540 million Facebook account records found on unprotected AWS S3 buckets

Facebook data dump found by security researchers on unprotected AWS instances

Facebook user data has been found publicly accessible on AWS, a new report from security researchers says.

Cybersecurity firm UpGuard said it found more than 540 million records – including account names, comments and likes – had been stored publicly on AWS S3 buckets by two different third-party apps.

The incident is the latest in a string of privacy failures to hit the social networking giant, as it faces continued scrutiny over its management of user data and its privacy controls.

Facebook said it had taken down the databases once it was made aware of them.

“Facebook’s policies prohibit storing Facebook information in a public database,” a company spokeswoman said in a statement.

“Once alerted to the issue, we worked with Amazon to take down the databases. We are committed to working with the developers on our platform to protect people’s data.”

The company confirmed it was continuing to investigate the incident.

Que S3ra S3ra

The first database was from a Mexico-based media company called Cultura Colectiva and included user names, comments, likes, reactions, account names and more. The second came from an app called At The Pool, although this only made 20,000 account details available, the data also included plain-text passwords.

The incident is the latest in a growing catalogue of data issues for the company, following widespread incidents of misinformation being spread on the network, breaches of user data and allegations of political manipulation.

In October last year, Facebook also revealed millions of email addresses, phone numbers and other personal user information were compromised during a security breach, affecting as many as 50 million accounts.

Last month, the company also admitted that millions of Facebook, Facebook Lite and some Instagram users had their passwords stored in plain text, leaving the accounts in question at risk.

Numerous uncontrolled backups

Cybersecurity expert Ilia Kolochenko, chief executive of online security firm High-Tech Bridge, said Facebook’s problem was the amount of data it reportedly shared with third parties meant it was losing the ability to stop such leaks.

“The reported leak is actually not that dramatic: the 540 million record database contains mostly publicly accessible data, while the second database with passwords in plain text contains just 22,000 records – a drop in the ocean of leaked credentials in 2018,” he said.

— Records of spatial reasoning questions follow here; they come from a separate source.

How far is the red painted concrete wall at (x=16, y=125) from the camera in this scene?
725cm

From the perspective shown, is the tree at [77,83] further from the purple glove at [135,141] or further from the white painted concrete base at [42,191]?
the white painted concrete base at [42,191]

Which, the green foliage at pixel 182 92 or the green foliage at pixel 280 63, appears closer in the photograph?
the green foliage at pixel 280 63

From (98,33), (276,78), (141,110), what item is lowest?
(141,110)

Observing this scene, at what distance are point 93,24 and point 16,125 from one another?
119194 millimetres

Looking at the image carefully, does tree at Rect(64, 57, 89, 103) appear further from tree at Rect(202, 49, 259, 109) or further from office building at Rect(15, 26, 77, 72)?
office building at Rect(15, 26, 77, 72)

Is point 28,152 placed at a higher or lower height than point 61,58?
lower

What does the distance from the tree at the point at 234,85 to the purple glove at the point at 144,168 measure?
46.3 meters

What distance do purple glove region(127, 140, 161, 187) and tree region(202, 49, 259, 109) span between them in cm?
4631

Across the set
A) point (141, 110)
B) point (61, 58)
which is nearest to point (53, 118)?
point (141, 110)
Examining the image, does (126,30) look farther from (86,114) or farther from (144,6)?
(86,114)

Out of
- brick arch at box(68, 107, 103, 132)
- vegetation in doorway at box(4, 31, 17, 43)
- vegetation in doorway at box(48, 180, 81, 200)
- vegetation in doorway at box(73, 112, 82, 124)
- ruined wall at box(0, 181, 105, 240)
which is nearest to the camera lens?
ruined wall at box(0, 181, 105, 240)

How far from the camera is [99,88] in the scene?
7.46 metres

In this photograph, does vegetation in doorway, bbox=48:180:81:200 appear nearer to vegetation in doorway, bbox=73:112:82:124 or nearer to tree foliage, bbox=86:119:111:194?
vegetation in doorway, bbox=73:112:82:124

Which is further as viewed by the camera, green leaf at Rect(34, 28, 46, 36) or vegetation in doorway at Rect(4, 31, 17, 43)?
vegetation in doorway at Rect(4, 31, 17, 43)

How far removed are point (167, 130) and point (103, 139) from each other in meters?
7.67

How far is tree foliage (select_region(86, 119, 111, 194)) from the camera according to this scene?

“The real problem is that most of the data – reportedly shared by Facebook with its partners – still remains somewhere, with numerous uncontrolled backups and unauthorised copies, some of which are being sold on the black market already.

“It is impossible to control this data, and users’ privacy is at huge risk. Even if they change their passwords, other data such as private messages, for example, or search history – will remain affixed somewhere and often in hands of unscrupulous third parties.”